Yvonne stellt uns Der Spiegel im Spiegel, ein Labyrinth von Michael Ende vor und liest uns eine Kostprobe der zum Teil sehr schrägen jedoch tiefsinnigen Kurzgeschichten. Ein Buch, das Yvonne gerne immer wieder hervorholt um eine der doch anspruchsvollen und schwer verdaulichen Geschichten zu geniessen. 5stars

Yvonne sucht jemanden, der Vielen Dank für das Leben von Sybille Berg liest, damit sie darüber sprechen kann. Das Buch macht sie wütend und sie kommt trotzdem nicht davon los:
Lieblose Kindheit
Im Kinderheim beginnt Totos Odyssee. Ungeliebt und keinem Geschlecht zugehörig, empfindet Toto zu einem anderen Heimkind, Kasimir, erstmals so etwas wie Liebe. Die Leiterin des Heims, Frau Hagen, ist eine Stasi-Kommandeurin. Sie hasst Kinder, vor allem aber hasst sie Toto.
Leseprobe:
«Die Welt wurde beherrscht von Männern mit Hirndefekten, die alle gleich aussahen. Blaugrau mit mahlenden Kieferknochen, mit denen sie ohne jede innere und äußere Regung Firmen ruinierten, das Sparguthaben tausender Rentner versenkten, Gift im Meer verklappten, mit Walfischen handelten und Großmütter aus ihren Häusern warfen. Was Kasimir von ihnen zu trennen schien, waren seine Gefühle für Toto, die waren wie schmutzige Füße in teuren Kaschmir-Socken, und obwohl Kasimir sich eingestehen musste, dass dieser Gedanke vollkommen unlogisch war, konnte er sich doch nicht dagegen wehren, Toto als die Ursache seines Scheiterns zu betrachten. Ohne Toto würde er frei sein.»
Der Deckeltext meint: «Nur zwei Dinge machen Toto Hoffnung - das Wiedersehen mit Kasimir und sein einziges Talent: das Singen. Es führt Toto bis nach Paris. Ein wütender, schriller Roman einer großen Autorin über das Einzige im Leben, was zählt.»
Doch Kasimirs erster Plan, Toto bei einer Operation sterben zu lassen, misslingt. Als Toto schließlich zur Frau wird, beschließt Kasimir Toto mit Liebe zu töten. Sibylle Bergs Roman erzählt Totos Geschichte von 1966-2003, bis zu Totos grauenvollem Ende. Kurz bevor Toto stirbt, kann sie noch ihre Lieder aufnehmen.

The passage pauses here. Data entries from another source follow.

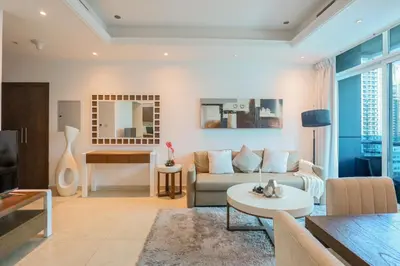 a living room with a couch and a table at HiGuests - Spacious 1BR in Dubai Marina With Amazing Views in Dubai
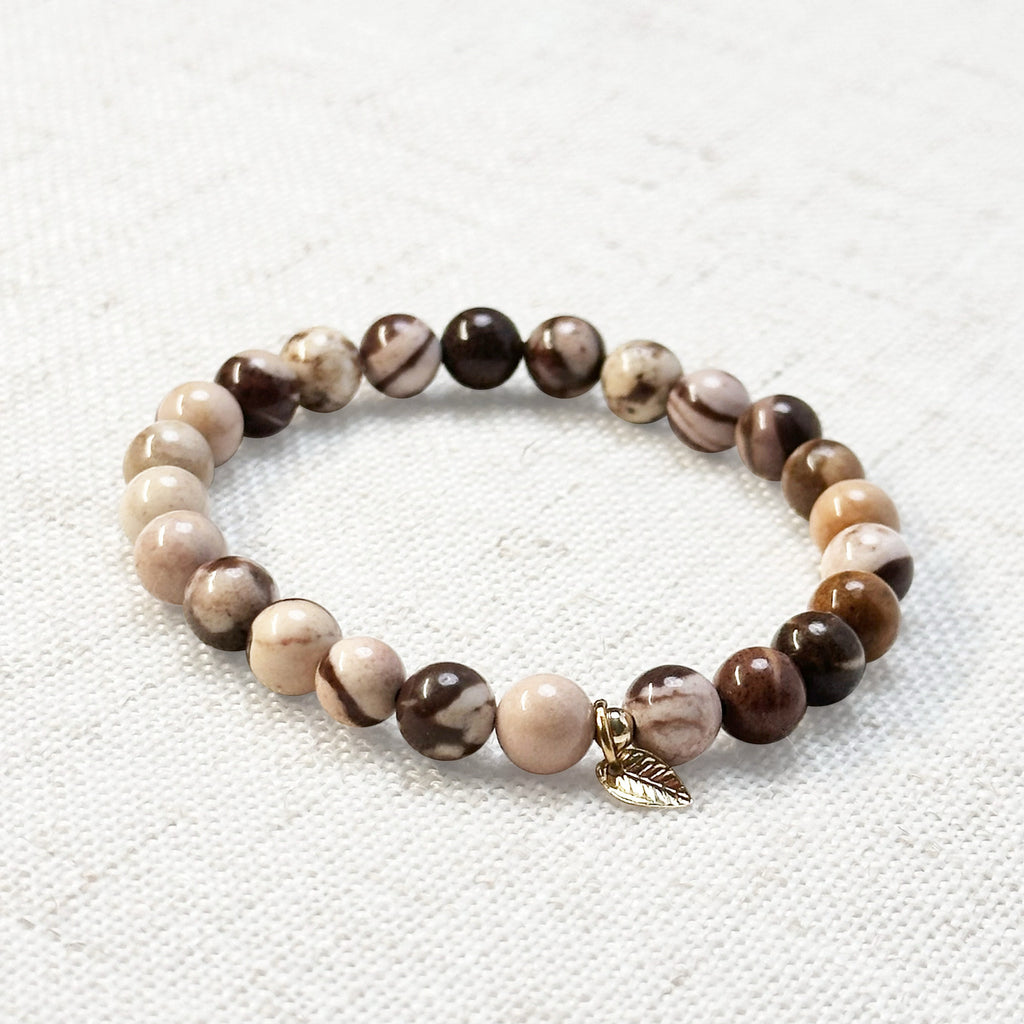 6mm zebra jasper bracelet with golden leaf charm on neutral background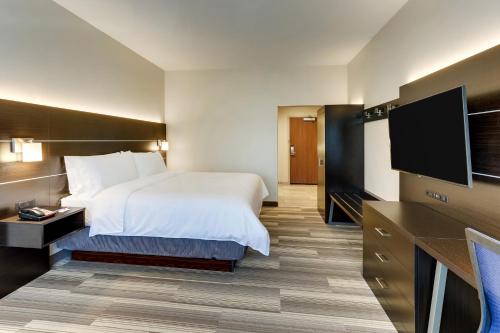 a hotel room with a bed and a flat screen tv at Holiday Inn Express & Suites - Winston - Salem SW - Clemmons by IHG in Clemmons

Barbara erzählt uns bildhaft die Novelle Spiegel, das Kätzchen, ein Märchen von Gottfried Keller, aus «Die Leute von Seldwyla».
Der Kater schließt, um nicht zu verhungern, mit dem Seldwyler Stadthexenmeister Pineiß einen schlimmen Vertrag: Pineiß, der zu seiner Hexerei den Schmer (das Fett) von Katzen braucht, verpflichtet sich, Spiegel herauszufüttern. Als Gegenleistung muss Spiegel sich schlachten lassen, sobald er fett genug ist. Aber der kluge Kater windet sich heraus, und am Ende ist Pineiß der Angeschmierte: Spiegel vermittelt ihm eine schöne junge Ehefrau mit reicher Mitgift, die sich aber in der Hochzeitsnacht als scheußliche alte Hexe entpuppt; woher, laut Erzähler, das Sprichwort stammen soll: „er hat der Katze den Schmer abgekauft“, wenn jemand einen schlechten Handel gemacht hat.

Rita empfiehlt den Krimiliebhabern unter uns Griessnockerl von Rita Falk. Ein witziger Klamauk mit Franz Edelhofer. Der ist Dorfpolizist in seinem niederbayerischen Heimatdorf Niederkaltenkirchen (Der Ort ist von der Autorin frei erfunden). Dort stolpert der Franz ebenso genial wie tollpatschig durch seine Fälle. Die Bücher sind zwar keine hochgeistige Kriminahrung, aber sehr lustig zu lesen. Ich habe sie erwähnt, weil alle vier erschienenen Bücher von Rita Falk „Spiegel“ Bestseller sind.

Lukas ergänzt noch um zwei Zeichnungen von Maurits Cornelis Escher: Kugel und Hands

  5stars = ein Must! ... bis ... 1star = Chasch vergässe!